To do: Lay out the text of the entries below as a JSON list of strings, one string per line, with blank lines omitted. Leave the pictures out of the answer.

The records:
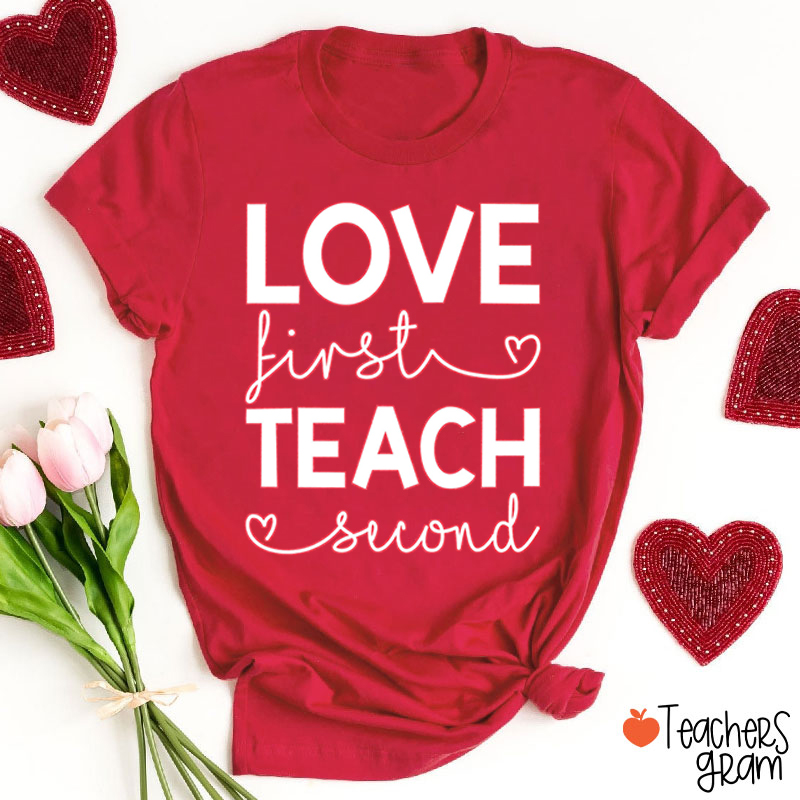 Love First Teach Second Teacher T-Shirt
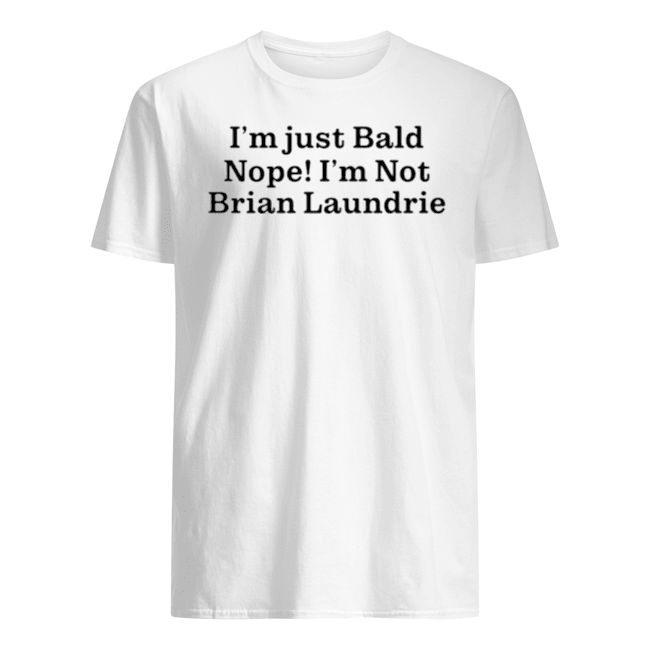 I AM NOT BRIAN LAUNDRIE SHIRT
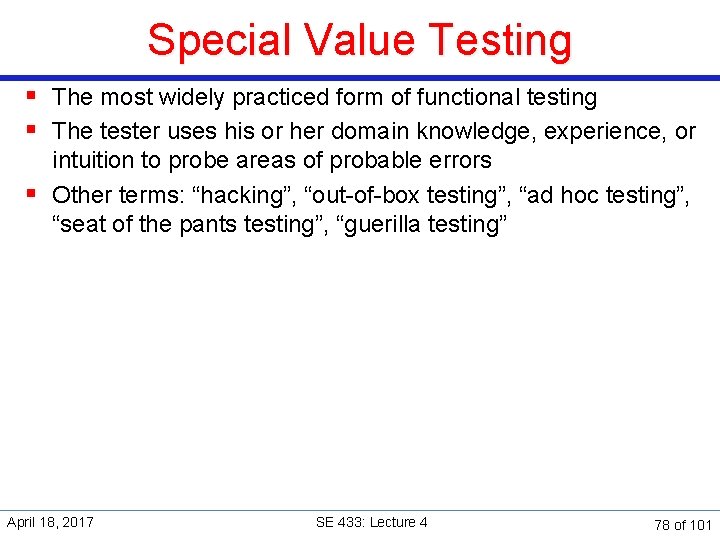 Special Value Testing § The most widely practiced form of functional testing § The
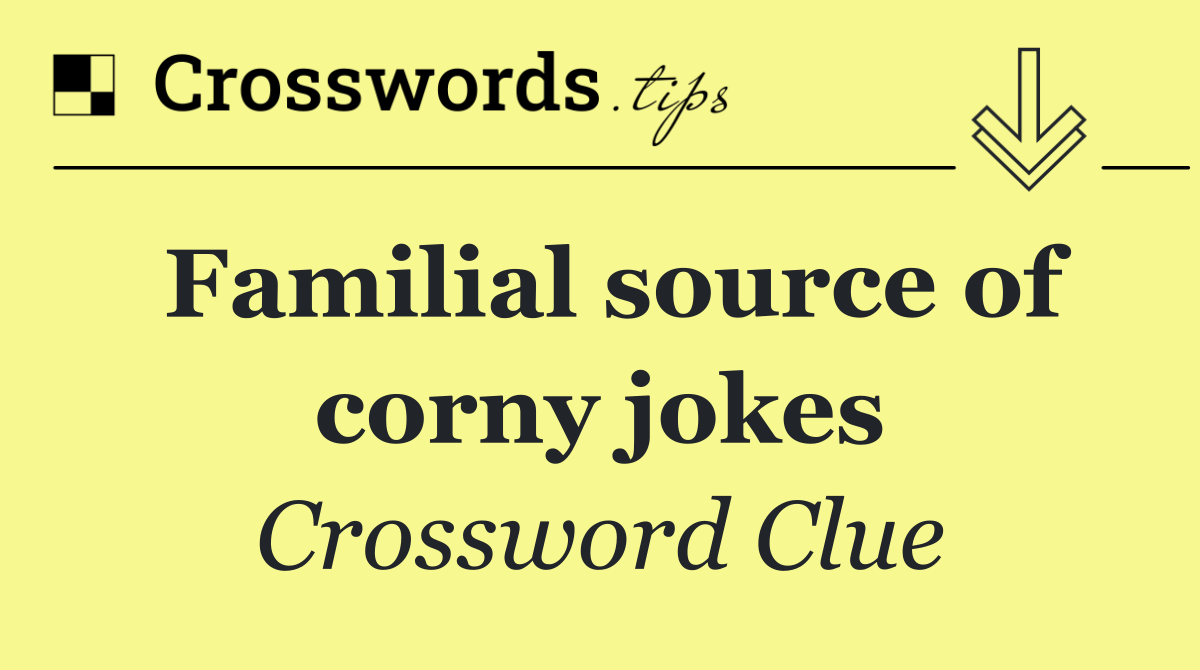 Familial source of corny jokes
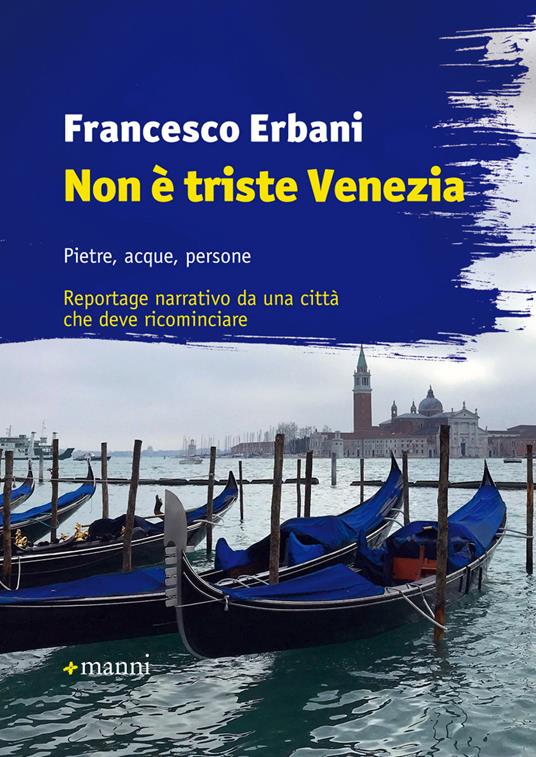 Non è triste Venezia. Pietre, acque, persone. Reportage narrativo da una città che deve ricominciare - Francesco Erbani - copertina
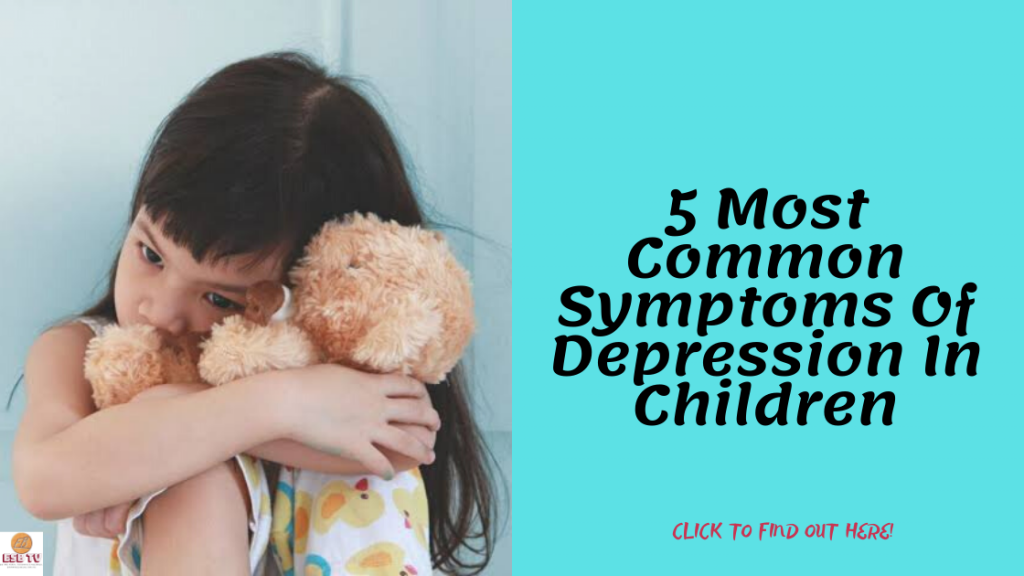 5 Most Common Symptoms Of Depression In Children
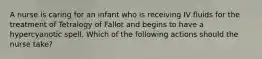 A nurse is caring for an infant who is receiving IV fluids for the treatment of Tetralogy of Fallot and begins to have a hypercyanotic spell. Which of the following actions should the nurse take?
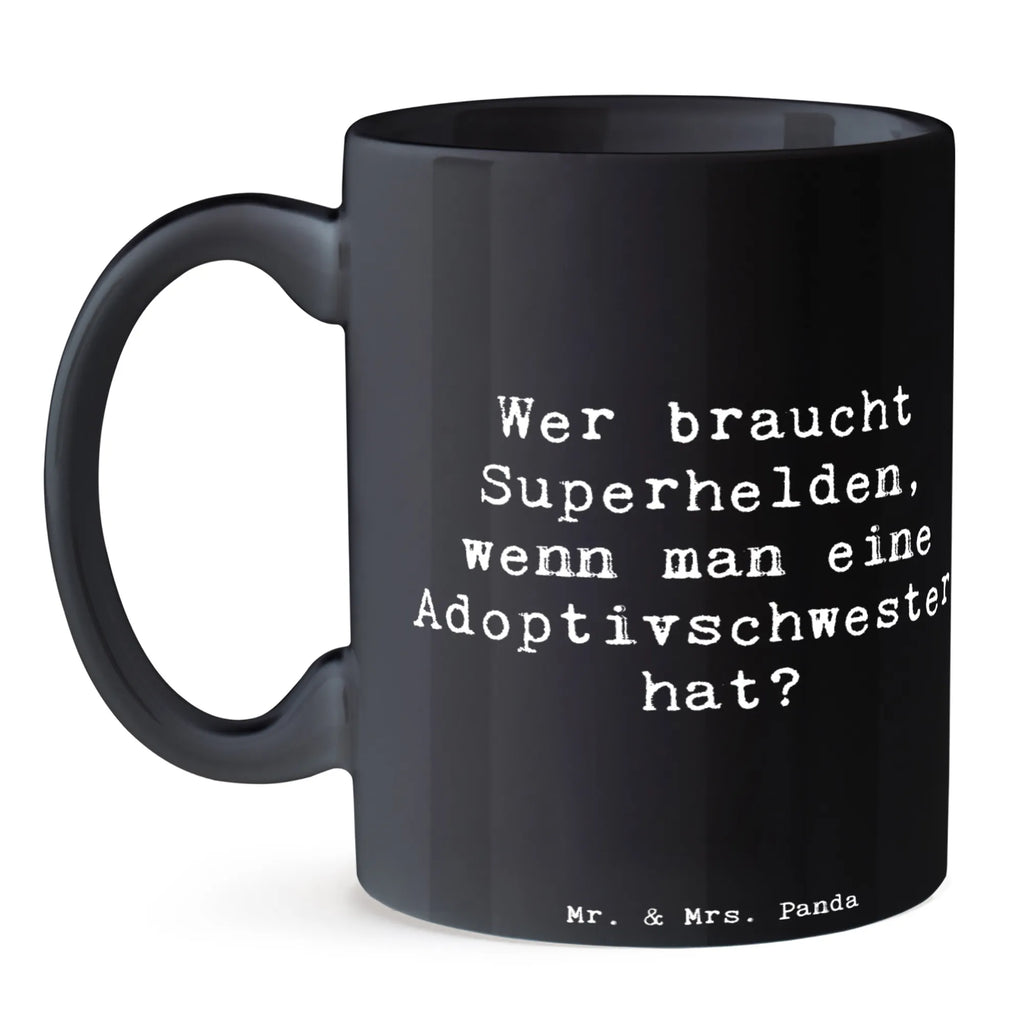 Tasse Spruch Adoptivschwester Heldin Tasse, Kaffeetasse, Teetasse, Becher, Kaffeebecher, Teebecher, Keramiktasse, Porzellantasse, Büro Tasse, Geschenk Tasse, Tasse Sprüche, Tasse Motive, Kaffeetassen, Tasse bedrucken, Designer Tasse, Cappuccino Tassen, Schöne Teetassen, Familie, Vatertag, Muttertag, Bruder, Schwester, Mama, Papa, Oma, Opa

Response area:
[
  " Love First Teach Second Teacher T-Shirt",
  " I AM NOT BRIAN LAUNDRIE SHIRT",
  " Special Value Testing § The most widely practiced form of functional testing § The",
  " Familial source of corny jokes",
  " Non è triste Venezia. Pietre, acque, persone. Reportage narrativo da una città che deve ricominciare - Francesco Erbani - copertina",
  " 5 Most Common Symptoms Of Depression In Children",
  " A nurse is caring for an infant who is receiving IV fluids for the treatment of Tetralogy of Fallot and begins to have a hypercyanotic spell. Which of the following actions should the nurse take?",
  " Tasse Spruch Adoptivschwester Heldin Tasse, Kaffeetasse, Teetasse, Becher, Kaffeebecher, Teebecher, Keramiktasse, Porzellantasse, Büro Tasse, Geschenk Tasse, Tasse Sprüche, Tasse Motive, Kaffeetassen, Tasse bedrucken, Designer Tasse, Cappuccino Tassen, Schöne Teetassen, Familie, Vatertag, Muttertag, Bruder, Schwester, Mama, Papa, Oma, Opa"
]